Beaty is a major part of ThayũCulture or more simply of Life Worship. The importance of general aesthetics is not only complimentary to good health but has broader reaches including poetic, prophetic and political. What’s even more interesting is that the love of beauty is not only the purview of mortals of men but also of deep interests to various deities going back to the primordial days. Among the most influential of such examples can be found in the stories of Homer. The two books attributed to him are based on the tale of a beauty contest gone haywire. The myth of the Trojan War, the basis of the two books by Homer, starts with a wedding on mount Olympus. All the gods and goddesses had been invited except Eris,the goddess of discord. For this dishonor, she crashed the party and threw an apple with a note that it was for the most beautiful goddess.
The otherwise peaceful event took a turn for worse when each of the three goddesses, Venus, Athena and Aphrodite, all claimed to be the most beautiful ones. Not even the biggest god of all was willing to settle to case, instead outsourcing the judgment to a Trojan herdsman known as Paris. As it turned out, the appointment to resolve the dispute of matters of beauty between women and goddesses comes the potential of suicide as serious possibility.
All the three goddesses resulted to bribery in an effort to influence the final decision by the poor herdsman. After weighing all the varies items and powers offered to Paris by the goddesses, the most attractive was, well, beauty. Paris chose the goddess who offered him Helen of Troy, the most beautiful woman in the Greek world. It did not matter that Helen of Troy had been married to the King of Menelaus of Sparta, in addition to having an insurance policy on that marriage in the form of an oath to protect that sacred matrimonial bond by all other Greek kings. By accepting Helen as a price for voting Aphrodite as the most beautiful goddess, Paris essentially inviting the wrath of all the Greek kings and their armies.
The result of those two events led to a 10 year war. Nowadays a similar struggle continues in terms of human health as we mirror Paris and Aphrodite. We fight against our health with the bribe of wining the public approval of being our most beautiful versions of ourselves at a small cost of abandoning our inner and true health. To look beautiful and attractive to both the modern day goddess and gods, we will sacrifice anything.

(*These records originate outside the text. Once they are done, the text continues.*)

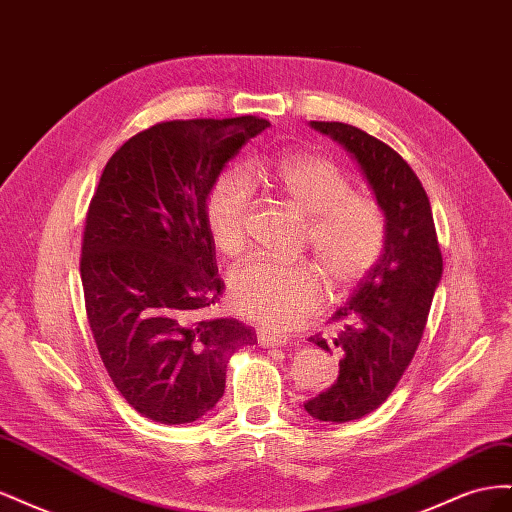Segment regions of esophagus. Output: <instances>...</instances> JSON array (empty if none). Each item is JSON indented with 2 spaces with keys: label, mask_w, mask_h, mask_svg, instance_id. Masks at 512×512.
I'll return each mask as SVG.
<instances>
[{
  "label": "esophagus",
  "mask_w": 512,
  "mask_h": 512,
  "mask_svg": "<svg viewBox=\"0 0 512 512\" xmlns=\"http://www.w3.org/2000/svg\"><path fill=\"white\" fill-rule=\"evenodd\" d=\"M256 337H258V344L262 348H282V346L288 344V339L284 335H277L269 329H258Z\"/></svg>",
  "instance_id": "esophagus-1"
}]
</instances>
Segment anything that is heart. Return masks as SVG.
Instances as JSON below:
<instances>
[{
	"label": "heart",
	"instance_id": "b5f03b06",
	"mask_svg": "<svg viewBox=\"0 0 512 512\" xmlns=\"http://www.w3.org/2000/svg\"><path fill=\"white\" fill-rule=\"evenodd\" d=\"M284 203L307 218V241L335 290H348L378 265L386 245L384 213L371 198L352 192V181L331 160L290 153L269 168ZM252 181L243 170H226L211 185L205 222L224 256L245 247ZM230 305L241 316L271 329H294L324 297V280L312 262L252 258L230 273Z\"/></svg>",
	"mask_w": 512,
	"mask_h": 512
}]
</instances>
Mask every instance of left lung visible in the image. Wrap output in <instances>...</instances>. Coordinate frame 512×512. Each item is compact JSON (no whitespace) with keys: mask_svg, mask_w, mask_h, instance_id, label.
<instances>
[{"mask_svg":"<svg viewBox=\"0 0 512 512\" xmlns=\"http://www.w3.org/2000/svg\"><path fill=\"white\" fill-rule=\"evenodd\" d=\"M359 164L386 220V245L348 301L331 316L333 337L309 342L339 359L337 380L305 401L309 416L348 423L380 408L421 344L442 254L431 205L408 162L367 132L339 121H309Z\"/></svg>","mask_w":512,"mask_h":512,"instance_id":"8db88e82","label":"left lung"}]
</instances>
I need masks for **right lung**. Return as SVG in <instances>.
Listing matches in <instances>:
<instances>
[{"mask_svg": "<svg viewBox=\"0 0 512 512\" xmlns=\"http://www.w3.org/2000/svg\"><path fill=\"white\" fill-rule=\"evenodd\" d=\"M271 123L164 121L108 160L91 198L81 280L91 333L117 391L151 421L194 423L226 386L230 356L256 342L220 301L215 245L205 222L211 185Z\"/></svg>", "mask_w": 512, "mask_h": 512, "instance_id": "1", "label": "right lung"}]
</instances>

The ultimate result is that we are suffering in name brand clothes, living and driving expensive houses and cars, but existing in the most corrupt and cheap bodies ever. I am thinking here about the washed bodies and the clean and expensive clothes worn on the day designated as the day of worship where I live.
Before you blame Aphrodite for our misery, remember that Adam ate the forbidden fruit and only then realized that Eve was naked for the first time. Poor eating habits causes all manner of shame, discomfort and distortions.
Talk about the need to be born again, but not as children or by the gods or goddesses, who seem to be infected by the same virus, but in Life Worship.
Verily, Verily I say unto you, seek ye the inside beauty of your health and outside beauty will be yours both now and forever. I am not just saying it from the mythology of the Greeks of yo, but from a lived experience of the power of Just Food we are growing in Gathĩngĩra. I would venture to say that that had Paris tasted our food, the story of the Trojan war would have never seen the light of day but instead we would have a love stories of the inner beauty more superior to the physical beauty of Helen.
This inner beauty has been visible to me and I call it I Am. For you are truly beautiful if your inside beauty shines so much so that it can be seen with the naked eye. Maybe the kind of beauty that is so powerful that it hides your nakedness. Maybe it’s that kind of beauty that weathered away when Adam ate the wrong food and immediately realized that he was naked. I Am health a product of Just Food, is the most attractive beauty and therefore a major component of ThayũCulture. In so many ways, modern day beauty is the reincarnation of Aris, modern day goddess of discord.